     论文紧紧围绕如何为大规模并行系统开发高效能OpenMP程序设计环境这一主题,对大规模分布共享存储(Distributed Shared Memory,DSM)系统上OpenMP实现的关键技术、面向DSM系统的OpenMP语言扩展、编译指导的数据预取、OpenMP的检查点/续算技术以及面向OpenMP的低功耗优化展开研究,取得了以下创新性成果:
     1、针对大规模并行计算机体系结构,设计实现了OpenMP并行编译器CCRGOpenMP。提出了编译时和链接时协同的OpenMP共享数据放置策略,不仅克服了在分布操作系统上需要显式分配共享内存的缺点,而且为检查点的数据局部性优化提供了有力支持。在OpenMP实现上,采用了大量的源级优化策略以提高程序性能。对于科学计算和模拟程序,在我们的SCCMP系统上,CCRG OpenMP性能与采用最新的Intel 9.1编译器的SGI Altix相当。
     3、提出了面向OpenMP的编译指导的两阶段数据预取算法,克服了DSM系统上远程访存与本地访存延迟不一致引起的预取不准确的问题。建立了一个静态的性能分析模型,对预取算法进行了评估。在SCCMP系统上,采用本文的两阶段数据预取算法后,在32个线程时,SPEC OMP2001中swim程序在我们的系统上性能提高了14%;在64个线程时,性能提高了9%。

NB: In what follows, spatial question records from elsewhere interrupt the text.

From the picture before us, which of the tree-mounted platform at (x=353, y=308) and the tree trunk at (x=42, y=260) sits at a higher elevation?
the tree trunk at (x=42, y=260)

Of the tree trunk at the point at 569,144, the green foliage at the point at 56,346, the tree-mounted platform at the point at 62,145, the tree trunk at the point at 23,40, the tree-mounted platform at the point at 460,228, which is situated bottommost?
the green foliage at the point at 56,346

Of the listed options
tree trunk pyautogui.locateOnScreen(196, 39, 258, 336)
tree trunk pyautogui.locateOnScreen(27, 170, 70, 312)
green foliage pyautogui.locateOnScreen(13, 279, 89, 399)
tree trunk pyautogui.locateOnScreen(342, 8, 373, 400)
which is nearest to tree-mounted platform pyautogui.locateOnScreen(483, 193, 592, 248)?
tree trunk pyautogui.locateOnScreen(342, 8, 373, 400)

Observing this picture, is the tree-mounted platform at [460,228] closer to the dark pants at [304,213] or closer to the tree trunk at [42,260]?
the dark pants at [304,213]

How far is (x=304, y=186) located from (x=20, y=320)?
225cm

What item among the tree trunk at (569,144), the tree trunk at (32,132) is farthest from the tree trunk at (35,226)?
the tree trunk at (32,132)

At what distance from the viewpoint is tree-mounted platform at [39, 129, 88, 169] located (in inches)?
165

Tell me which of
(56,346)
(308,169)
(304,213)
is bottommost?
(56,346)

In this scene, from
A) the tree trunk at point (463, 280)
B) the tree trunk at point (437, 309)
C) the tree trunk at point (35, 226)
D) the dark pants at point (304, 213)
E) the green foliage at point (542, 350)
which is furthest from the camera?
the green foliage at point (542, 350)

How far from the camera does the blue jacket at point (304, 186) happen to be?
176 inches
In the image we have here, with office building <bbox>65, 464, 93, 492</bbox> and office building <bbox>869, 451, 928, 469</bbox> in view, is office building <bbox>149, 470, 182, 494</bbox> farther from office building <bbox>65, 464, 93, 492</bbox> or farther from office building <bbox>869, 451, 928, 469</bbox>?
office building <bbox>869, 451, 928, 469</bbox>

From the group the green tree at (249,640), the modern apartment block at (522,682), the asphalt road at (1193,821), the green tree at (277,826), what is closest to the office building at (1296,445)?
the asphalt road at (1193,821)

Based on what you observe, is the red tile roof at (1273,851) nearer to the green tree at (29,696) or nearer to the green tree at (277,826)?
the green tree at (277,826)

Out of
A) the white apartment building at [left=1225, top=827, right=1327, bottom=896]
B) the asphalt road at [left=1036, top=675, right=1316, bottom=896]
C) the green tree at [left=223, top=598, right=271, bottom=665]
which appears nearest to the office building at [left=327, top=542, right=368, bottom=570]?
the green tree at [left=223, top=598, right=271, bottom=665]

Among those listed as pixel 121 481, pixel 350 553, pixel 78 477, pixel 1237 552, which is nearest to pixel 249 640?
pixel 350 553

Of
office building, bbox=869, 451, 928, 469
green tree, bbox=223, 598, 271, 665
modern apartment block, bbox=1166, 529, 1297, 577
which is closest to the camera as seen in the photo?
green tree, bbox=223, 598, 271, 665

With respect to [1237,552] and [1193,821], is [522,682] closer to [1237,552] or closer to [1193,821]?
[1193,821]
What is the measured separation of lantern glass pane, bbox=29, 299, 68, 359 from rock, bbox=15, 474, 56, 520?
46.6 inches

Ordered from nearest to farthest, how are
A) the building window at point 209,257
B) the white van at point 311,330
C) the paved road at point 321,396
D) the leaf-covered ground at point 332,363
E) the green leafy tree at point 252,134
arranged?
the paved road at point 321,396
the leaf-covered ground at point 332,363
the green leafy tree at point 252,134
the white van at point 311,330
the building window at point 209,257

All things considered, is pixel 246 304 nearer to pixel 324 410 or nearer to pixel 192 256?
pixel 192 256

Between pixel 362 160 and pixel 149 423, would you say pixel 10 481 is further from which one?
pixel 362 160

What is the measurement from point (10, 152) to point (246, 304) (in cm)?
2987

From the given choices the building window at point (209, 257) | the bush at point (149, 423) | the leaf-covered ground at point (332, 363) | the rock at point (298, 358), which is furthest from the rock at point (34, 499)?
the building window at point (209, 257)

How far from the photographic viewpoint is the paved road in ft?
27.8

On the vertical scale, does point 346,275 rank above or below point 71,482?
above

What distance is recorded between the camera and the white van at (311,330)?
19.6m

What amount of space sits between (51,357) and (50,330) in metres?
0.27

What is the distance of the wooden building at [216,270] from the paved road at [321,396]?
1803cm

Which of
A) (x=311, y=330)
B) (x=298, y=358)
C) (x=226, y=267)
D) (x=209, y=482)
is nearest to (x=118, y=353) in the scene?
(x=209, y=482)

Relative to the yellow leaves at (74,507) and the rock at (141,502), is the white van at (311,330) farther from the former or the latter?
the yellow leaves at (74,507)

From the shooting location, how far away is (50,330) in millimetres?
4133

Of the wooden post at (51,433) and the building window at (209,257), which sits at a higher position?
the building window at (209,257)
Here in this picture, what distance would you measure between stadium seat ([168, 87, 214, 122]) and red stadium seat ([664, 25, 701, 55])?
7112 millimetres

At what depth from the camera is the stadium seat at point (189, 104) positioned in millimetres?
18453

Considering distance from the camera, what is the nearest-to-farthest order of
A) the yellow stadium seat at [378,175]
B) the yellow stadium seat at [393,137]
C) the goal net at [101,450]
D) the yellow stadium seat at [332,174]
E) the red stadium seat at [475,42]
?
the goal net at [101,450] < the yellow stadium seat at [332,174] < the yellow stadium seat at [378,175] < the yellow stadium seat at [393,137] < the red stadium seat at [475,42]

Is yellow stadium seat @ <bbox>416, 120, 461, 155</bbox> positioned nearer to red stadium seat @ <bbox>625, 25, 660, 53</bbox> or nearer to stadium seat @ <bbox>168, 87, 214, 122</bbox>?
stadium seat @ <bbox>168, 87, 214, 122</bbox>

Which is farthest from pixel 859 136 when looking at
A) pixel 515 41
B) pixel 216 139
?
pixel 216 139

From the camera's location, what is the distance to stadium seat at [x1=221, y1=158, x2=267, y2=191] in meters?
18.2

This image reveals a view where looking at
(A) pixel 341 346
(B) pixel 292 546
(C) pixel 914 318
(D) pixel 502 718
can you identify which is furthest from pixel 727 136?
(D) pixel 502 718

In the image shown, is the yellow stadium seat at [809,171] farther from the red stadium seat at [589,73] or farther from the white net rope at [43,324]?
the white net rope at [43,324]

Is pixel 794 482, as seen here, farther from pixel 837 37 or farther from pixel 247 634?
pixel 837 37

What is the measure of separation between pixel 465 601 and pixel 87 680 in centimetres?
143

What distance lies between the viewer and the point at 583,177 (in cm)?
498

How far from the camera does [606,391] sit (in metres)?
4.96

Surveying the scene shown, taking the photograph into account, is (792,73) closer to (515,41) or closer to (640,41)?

     4、建立了系统级和应用级协同的OpenMP检查点/续算机制,设计了阻塞的OpenMP检查点协议。基于该机制实现了一个CCRG OpenMP检查点/续算系统。该系统完全支持OpenMP 2.0 API,具有良好的可扩展性和实用价值。
     5、研究了面向OpenMP的功耗优化技术。在结点具有动态电压调整(DynamicVoltage Scaling,DVS)能力的并行系统上提出了三种低功耗优化方法及其实现算法。在基于最差执行时间的功耗优化中,提出了基于同步段的OpenMP程序最差执行时间分析与DVS方法。该方法将同步段作为分析和电压调整单位,有效避免了障碍同步引起的负载不平衡对程序执行和功耗的影响。建立了一个能量消耗分析模型,模拟分析显示,针对OpenMP并行应用的功耗优化技术能有效地减少并行系统运行OpenMP程序时的能量消耗。
Nowadays, high-end computing has changed its ambition from the pure pursuit of high performance to the realization of high productivity systems, which includes the improvement in performance, programmability, portability and robustness, and the reduction of costs in development, running and maintenance of systems. High productivity computer systems must be supported with high productivity programming environments. Furthermore, the applications confronting the future teraflops and petaflops systems are multidisciplinary and multiscale, whose complexity requires domain experts and software scientists from different disciplines to work together for development, management and maintainence. Such kind of participation puts higher requirements to the performance, programmability, portability and fault-tolerance of programming environments. With such features as easy programmability, supporting incremental design patterns, good maintainability and high portability, OpenMP will be the mainstream parallel programming language in the long run.
     Focusing on development of high productivity OpenMP programming environment for large-scale parallel systems, this thesis systematically investigates some key techniques in implementing OpenMP on large-scale distributed shared memory (DSM) systems, DSM-oriented OpenMP extensions, compiler-guided data prefetching, checkpoint/restart and OpenMP-oriented low-power optimization and others related techniques of OpenMP. The main contributions of the thesis are as follows.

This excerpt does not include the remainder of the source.